TEXTO DE ORIGEM
<<<<

A tradução em sala de aula de LE não somente deve ser usada como aliada ou como um último recurso, mas também pode ser usada de forma planejada, como primeiro recurso, com a função de facilitar e simplificar o processo de ensino-aprendizagem. Costa (1988) argumenta a favor da tradução em sala de aula apontando alguns dos muitos fatores favoráveis à prática tradutória:
Na realidade, a tradução pode ser considerada como mais uma alternativa ao lado da compreensão oral e escrita e da produção oral e escrita. Do ponto de vista prático, o hábito da tradução (tanto da língua materna para a estrangeira como em sentido contrário) resulta muito útil, porque são inúmeras as situações (tanto no país quanto no exterior) em que se necessita a habilidade tradutória (estudo de textos, auxílio a pessoas monolíngues, tradução de cartas e documentos, etc.) (COSTA, 1988, p. 290)
Cook (1998, apud LIBERATTI, 2012) cita algumas das vantagens em se aplicar a tradução no ensino-aprendizagem de LE:
I- A tradução é conveniente, já que é o meio mais rápido e eficaz para se explicar uma palavra ou regra gramatical. Assim, quando surgirem dúvidas por parte dos alunos em relação a palavras desconhecidas, o professor pode ganhar tempo ao passar a tradução da palavra ao invés de ter de se desgastar com mímicas, desenhos e jogos de adivinhação. Essa prática é vantajosa principalmente com alunos de níveis iniciantes, mas serve para todos os níveis. Além disso, ao se usar a tradução, não se corre o risco de o aluno entender errado o significado de uma palavra;
II- A tradução é uma atividade de auxílio à aquisição. Ela não precisa ser o meio exclusivo de aprendizagem de uma segunda língua, pois não necessita ser empregada a todo o momento, como regra. Ao invés disso, pode ser utilizada como atividade complementar a qualquer outro método, sendo desenvolvida vez ou outra, de maneira organizada, planejada, com foco nos resultados obtidos pela prática;
III- A boa tradução é encarada, por muitos alunos, como um fim em si mesmo. Isso justificaria o uso da tradução em sala de aula como um exercício aplicado não somente ao aprendizado da LE, mas também como base para a prática de uma boa tradução. O aluno pode aprender a LE de maneira mais natural, sem nem mesmo perceber o processo de aprendizagem pelo qual está passando, simplesmente pelo fato de gostar da prática da tradução em si;
IV- A tradução pode conscientizar quanto ao uso correto da forma. O exclusivo enfoque comunicativo pode gerar imprecisões formais na LE, uma vez que seu foco é o conteúdo e não a forma. Com isso, a prática da tradução pode focar a forma, e sua aplicação correta e, também, desenvolver a correção de usos imprecisos de estruturas da LE;
V- Os estudantes aprendem a lidar com dificuldades advindas do texto fonte a ser traduzido. Os exercícios de tradução limitam o aluno ao texto selecionado para a atividade tradutória (uma letra de música, por exemplo). Isso faz com que os alunos aprendam a lidar com aquele texto e com a transferência entre as línguas trabalhadas;
VI. A tradução ajuda a chamar a atenção para diferenças sutis entre LM e LE. As diferenças sutis existentes entre uma língua e outra podem ser evidenciadas por meio da tradução, uma vez que o professor, ao usar a LM em comparação com a LE, pode demonstrar que nem toda expressão tem um equivalente exato em outra língua, discutindo, junto com os alunos, qual seria a expressão mais próxima na LM.

>>>>

DADOS REGISTRADOS
<<<<

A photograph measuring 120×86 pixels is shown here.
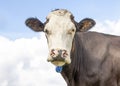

>>>>

TAREFAS PROPOSTAS
1. Liste todas as vantagens do uso da tradução no ensino-aprendizagem de LE que, segundo o texto sobre a tradução em sala de aula, Cook aponta.
2. Reescreva o trecho do texto sobre a tradução em sala de aula que se inicia pelas palavras "A tradução em sala de aula de" e se encerra em "1988, p. 290)", trocando "habilidade tradutória" por "competência tradutória".
3. Escreva a parte seguinte do texto sobre a tradução em sala de aula de LE, dando continuidade a partir do ponto em que ele termina.
Os dados foram obtidos de outra fonte.

RESPOSTAS DO EXERCÍCIO
1.
I- A tradução é conveniente.
II- A tradução é uma atividade de auxílio à aquisição.
III- A boa tradução é encarada, por muitos alunos, como um fim em si mesmo.
IV- A tradução pode conscientizar quanto ao uso correto da forma.
V- Os estudantes aprendem a lidar com dificuldades advindas do texto fonte a ser traduzido.
VI- A tradução ajuda a chamar a atenção para diferenças sutis entre LM e LE.

2.
A tradução em sala de aula de LE não somente deve ser usada como aliada ou como um último recurso, mas também pode ser usada de forma planejada, como primeiro recurso, com a função de facilitar e simplificar o processo de ensino-aprendizagem. Costa (1988) argumenta a favor da tradução em sala de aula apontando alguns dos muitos fatores favoráveis à prática tradutória:
Na realidade, a tradução pode ser considerada como mais uma alternativa ao lado da compreensão oral e escrita e da produção oral e escrita. Do ponto de vista prático, o hábito da tradução (tanto da língua materna para a estrangeira como em sentido contrário) resulta muito útil, porque são inúmeras as situações (tanto no país quanto no exterior) em que se necessita a competência tradutória (estudo de textos, auxílio a pessoas monolíngues, tradução de cartas e documentos, etc.) (COSTA, 1988, p. 290)

3.
Podem-se alistar benefícios tanto para discentes como para docentes no uso da tradução no processo de ensino-aprendizagem de LE. Aos que desejam adquirir a segunda língua um método de tradução criativo e contextualizado facilitará a comunicação oral efetiva na LE, já que o aluno se vê na obrigação de enfrentar o problema apresentado e aplicar o que aprendeu. Aos que ensinam, torna-se uma alternativa prática de ensino e avaliação. Além do mais, utilizar a tradução após tanto tempo sendo estigmatizada trará luz sobre uma nova era no ensino e aprendizagem de LE, retomando seus benefícios num contexto de um mundo globalizado e sedento de comunicação.
Existem teóricos que consideram, por vários motivos, não somente possível, mas até necessária uma reabilitação do uso da tradução em sala de aula. Harbord (1992), por exemplo, afirma que o hábito de traduzir na própria língua seja a estratégia preferida pelos estudantes, um fenômeno natural e inevitável no processo de aprendizagem de uma LE:
[…] os alunos inevitavelmente (e mesmo inconscientemente) farão uma tentativa de igualar a estrutura da língua estrangeira ou um item lexical com seu correlato mais próximo ou o mais comum na língua materna, independentemente de haver ou não a oferta ou a permissão do professor para traduzir. (HARBORD, 1992, p. 351)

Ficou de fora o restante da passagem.